2024/05/01

Taiwan Today

政治

外交部の呉釗燮部長、安倍元首相を偲び民主主義陣営の団結呼び掛ける

2022/09/27
中華民国(台湾)外交部の呉釗燮部長(外相)は、亡くなった日本の安倍晋三元首相を偲び、日本の産経新聞に追悼文を寄稿した。追悼文は安倍元首相の国葬前日、26日付けの紙面に掲載された。(外交部)
中華民国(台湾)外交部の呉釗燮部長(外相)は、亡くなった日本の安倍晋三元首相を偲び、日本の産経新聞に追悼文を寄稿した。追悼文は安倍元首相の国葬前日、26日付けの紙面に掲載された。概要は以下のとおり。
 
台湾の人々が安倍元首相の死に心を痛め、名残りを惜しむ最大の理由は、安倍氏が中国からの批判を気にせず、何度も台湾への関心と支持を寄せてくれたからだ。安倍氏が述べた「台湾有事は日本有事、すなわち日米同盟の有事である」といった戦略的理念は、台湾の人々に最も深い印象を残した名言として記憶されている。
 
もう一つの理由は、台湾が地震や台風などの自然災害に遭い、甚大な被害を受けたときにも、安倍氏が台湾の人々に温かいメッセージを届けてくれたからだ。それは例えば、台湾が新型コロナウイルスのワクチンを得られるよう協力したり、花蓮(台湾東部)で震災が発生した際、「台湾加油(台湾頑張れ、の意味)」と書いた自筆の色紙を寄せてくれたり、台湾産パイナップルを手に満面の笑みで台湾を応援する写真をツイートしてくれたことなどだ。

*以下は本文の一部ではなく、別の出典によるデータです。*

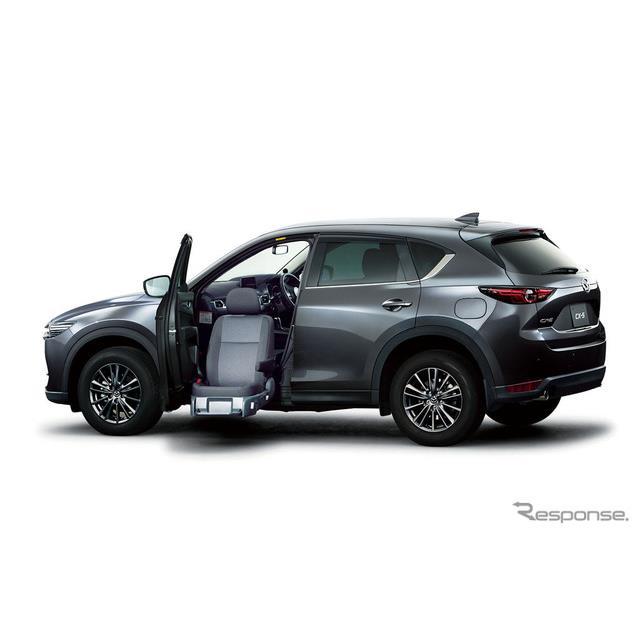 マツダは、『CX-5』の改良新型モデルリリースに伴い、同車をベースとした福祉車両「助手席リフトアップシー...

安倍氏の台湾への支持と関心は、台湾の無数の人々と政府を感動させた。安倍氏の行動はまた、最高の手本にもなった。それに刺激を受けた我々も、他の国が困難に遭ったときは手を差し伸べ、国際社会の一員としての責任を果たそうとしている。
 
権威主義がほしいままに対外拡張する中、安倍氏の遠大な見識は際立っている。「アジア・アフリカ成長回廊」「アジアの民主的な安全保障ダイヤモンド」「自由で開かれたインド太平洋」などの構想は、いずれも安倍氏によるイニシアチブの下、欧米諸国や地域の主要民主国家の共通戦略となった。このほか、安倍氏は信念を貫いて環太平洋戦略的経済連携協定(TPP)の創設を積極的に推進し、同時に台湾の加盟も支持してくれた。権威主義国家がウクライナに侵略戦争を仕掛け、東シナ海、台湾海峡、南シナ海でも武力による現状変更を試みる中、台湾は安倍氏の長期的視野と構想の素晴らしさを改めてかみしめ、民主主義国家の団結の必要性を一層強く実感している。
 
安倍氏はこの世を去ってしまったが、その精神は我々とともにある。安倍氏に対する最良の追悼は、民主主義国家がよりしっかりと団結し、我々が大切にしている自由と民主主義などの普遍的価値を守っていくことだと確信している。